Il nuovo impegno nel circuito è rappresentato dalle qualificazioni di Wimbledon: l'atleta allenato da coach Andrea Trono sta intensificando la preparazione sui campi in erba a Lecce, prima di volare presto verso Londra. Dal 22 giugno scatteranno le gare che assegneranno i posti per il tabellone principale di uno degli Slam più prestigiosi al mondo: bisognerà conquistare tre vittorie per godere di questo privilegio e raggiungere i Big già presenti di diritto per via del ranking.
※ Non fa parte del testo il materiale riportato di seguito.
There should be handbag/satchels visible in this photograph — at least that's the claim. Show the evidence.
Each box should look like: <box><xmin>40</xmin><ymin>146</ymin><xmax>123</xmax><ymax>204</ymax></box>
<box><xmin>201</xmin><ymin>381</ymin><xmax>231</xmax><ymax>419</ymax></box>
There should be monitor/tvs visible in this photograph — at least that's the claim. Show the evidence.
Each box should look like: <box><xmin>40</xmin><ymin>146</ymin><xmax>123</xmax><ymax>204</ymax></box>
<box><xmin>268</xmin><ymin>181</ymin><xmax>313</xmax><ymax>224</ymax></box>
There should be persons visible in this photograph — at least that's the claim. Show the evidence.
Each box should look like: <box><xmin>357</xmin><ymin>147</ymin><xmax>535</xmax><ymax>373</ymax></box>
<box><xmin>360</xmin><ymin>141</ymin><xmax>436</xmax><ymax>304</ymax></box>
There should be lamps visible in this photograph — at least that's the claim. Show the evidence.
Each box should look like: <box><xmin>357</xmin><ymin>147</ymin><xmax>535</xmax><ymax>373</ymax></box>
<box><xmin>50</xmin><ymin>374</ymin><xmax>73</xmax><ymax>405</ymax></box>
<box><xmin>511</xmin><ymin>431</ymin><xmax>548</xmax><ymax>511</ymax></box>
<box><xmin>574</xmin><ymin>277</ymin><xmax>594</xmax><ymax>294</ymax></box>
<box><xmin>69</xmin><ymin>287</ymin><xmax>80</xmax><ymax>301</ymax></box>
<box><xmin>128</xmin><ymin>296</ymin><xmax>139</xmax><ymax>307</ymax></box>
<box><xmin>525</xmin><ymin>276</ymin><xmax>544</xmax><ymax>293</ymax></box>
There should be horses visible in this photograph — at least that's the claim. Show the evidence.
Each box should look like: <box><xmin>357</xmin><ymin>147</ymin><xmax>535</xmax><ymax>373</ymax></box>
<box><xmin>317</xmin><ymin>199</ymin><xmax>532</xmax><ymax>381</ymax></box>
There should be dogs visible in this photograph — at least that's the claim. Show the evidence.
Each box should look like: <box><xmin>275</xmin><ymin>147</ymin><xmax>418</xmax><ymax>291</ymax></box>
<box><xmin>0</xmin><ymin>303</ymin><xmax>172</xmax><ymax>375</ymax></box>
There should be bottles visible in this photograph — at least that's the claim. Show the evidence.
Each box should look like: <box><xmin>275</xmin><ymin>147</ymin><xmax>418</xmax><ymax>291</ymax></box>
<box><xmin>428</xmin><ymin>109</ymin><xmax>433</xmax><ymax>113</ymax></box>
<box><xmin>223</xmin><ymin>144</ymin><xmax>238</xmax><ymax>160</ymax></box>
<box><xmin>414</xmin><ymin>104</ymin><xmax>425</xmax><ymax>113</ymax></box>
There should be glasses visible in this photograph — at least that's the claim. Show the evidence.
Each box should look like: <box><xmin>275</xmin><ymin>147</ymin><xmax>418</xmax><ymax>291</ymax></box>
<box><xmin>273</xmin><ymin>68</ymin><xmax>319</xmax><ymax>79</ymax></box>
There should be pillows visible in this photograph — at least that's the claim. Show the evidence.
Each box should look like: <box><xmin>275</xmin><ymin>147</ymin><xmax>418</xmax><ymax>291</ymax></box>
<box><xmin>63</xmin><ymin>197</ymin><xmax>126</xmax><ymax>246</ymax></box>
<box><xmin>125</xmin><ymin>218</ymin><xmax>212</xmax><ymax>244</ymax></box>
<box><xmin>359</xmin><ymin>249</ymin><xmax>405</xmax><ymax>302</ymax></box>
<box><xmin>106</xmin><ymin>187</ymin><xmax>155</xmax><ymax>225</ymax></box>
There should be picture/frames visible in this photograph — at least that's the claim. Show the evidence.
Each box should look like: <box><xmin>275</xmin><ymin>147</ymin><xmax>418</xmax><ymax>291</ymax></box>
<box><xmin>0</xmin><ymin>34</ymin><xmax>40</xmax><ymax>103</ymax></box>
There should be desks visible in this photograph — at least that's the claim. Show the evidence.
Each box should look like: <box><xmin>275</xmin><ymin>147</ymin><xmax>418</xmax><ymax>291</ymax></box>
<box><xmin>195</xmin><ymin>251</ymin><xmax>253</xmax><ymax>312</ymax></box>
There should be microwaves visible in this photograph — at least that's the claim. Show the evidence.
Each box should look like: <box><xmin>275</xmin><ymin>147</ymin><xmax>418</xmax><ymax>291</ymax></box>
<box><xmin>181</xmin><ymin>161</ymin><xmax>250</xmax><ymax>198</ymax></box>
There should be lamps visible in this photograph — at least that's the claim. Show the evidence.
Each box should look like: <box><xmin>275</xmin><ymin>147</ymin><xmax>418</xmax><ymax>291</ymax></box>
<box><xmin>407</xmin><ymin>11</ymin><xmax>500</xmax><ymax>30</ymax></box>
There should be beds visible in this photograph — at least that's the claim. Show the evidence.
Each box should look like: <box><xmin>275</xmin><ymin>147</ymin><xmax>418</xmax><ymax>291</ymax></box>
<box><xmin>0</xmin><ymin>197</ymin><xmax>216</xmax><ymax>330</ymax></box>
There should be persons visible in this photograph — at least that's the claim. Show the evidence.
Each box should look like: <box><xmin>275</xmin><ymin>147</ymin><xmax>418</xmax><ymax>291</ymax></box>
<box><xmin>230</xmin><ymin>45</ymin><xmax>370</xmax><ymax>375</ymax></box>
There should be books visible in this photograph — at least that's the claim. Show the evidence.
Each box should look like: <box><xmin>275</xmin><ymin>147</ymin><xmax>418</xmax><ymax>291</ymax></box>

Pellegrino era al numero 126 quando è stata pubblicata l'entry list ufficiale del torneo londinese, dunque sarà una delle 32 teste di serie.

L'erba non è sicuramente la superficie che l'atleta biscegliese predilige: in carriera Andrea ha sempre scelto di focalizzarsi sui tornei sulla terra battuta e, quando ne ha avuto l'opportunità, di concedersi la partecipazione a Wimbledon come unica competizione stagionale su erba. Sarà il sesto anno che prenderà parte alla manifestazione, dal 2021 ininterrottamente fino al 2026. Pellegrino si è sempre fermato al primo turno di qualificazione, fatta eccezione nel 2022 in cui ha vinto una partita (in due set contro il croato Nino Serdarusic) prima di cedere al secondo round. Un dato: ogni match disputato, sei in totale, è terminato in due parziali. Il biscegliese cercherà di sfruttare la fiducia che ha raccolto nelle ultime settimane per provare a fare bene e giocarsi la possibilità di arrivare fino in fondo alle quali: sarà importante comprendere anche il sorteggio, con il 29enne che si auspica magari di non essere accoppiato con giocatori esperti sull'erba che sarebbero particolarmente insidiosi da battere.